Slip’s mind ransacked the far places of which he had heard: Oklahoma, the Missouri River, California, the Mexican border, Texas. Far havens seemed safest, but against their lure he felt the balance of Buck’s comradeship.
Caruthersville had a sporting crowd with money, lots of money. The people there were liberal spenders, and they liked a square game better than any other sport in the world. The boat was making good money, big money. The two partners had only to break even in their own play to make a big living out of the kitty in the poker tables, and there was always a big percentage in favour of the boat, because Buck and Slip understood each other so well. Slip’s share often 96 amounted to more in a week than he had earned in two years up there in the mountains felling trees, rafting them in eddies, and tripping them down painfully to the sawmills. These never did pay the price they were advertised to pay for timber, and one had to watch the sealers to see that they didn’t short the measure in the under water and goose-egg good logs.
He remembered Jest Prebol, who was lying shot through in the boat alongside, and he went over to the boat, lighted the lamp, and sat down by the wounded man.

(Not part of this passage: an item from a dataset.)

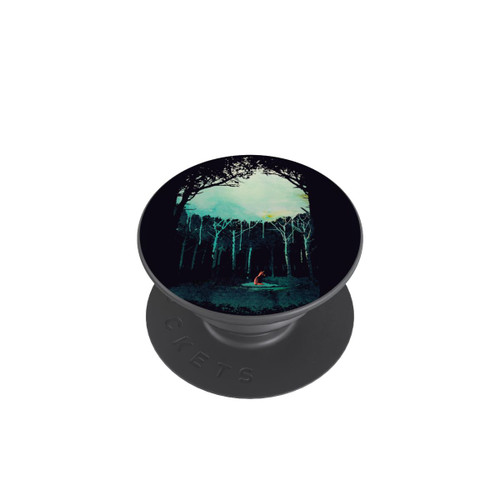 PopGrip Au Fin Fond de la Forêt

Prebol was a little delirious, and Slip went over on his own boat, and called Buck out.
“We got a sick man on our hands,” he whispered. “Ain’t Doc Grell come oveh yet?”
“Come the last boat,” Buck said, and called the doctor out.
“Say, Doc, that sick feller out here, will you look’t him?”
Doctor Grell went over to the boat. He looked at the wounded man, and frowned as he took the limp wrist. He tried the temperature, too, and then shook his head.
“He’s a sick man, Slip,” he said. “Thought he was coming all right last night. Now––”
He looked at the wound, and gazed at the great, blue plate around the bullet hole.
“He’s bad?” Slip said, in alarm. “Poison’s workin’, Doc?”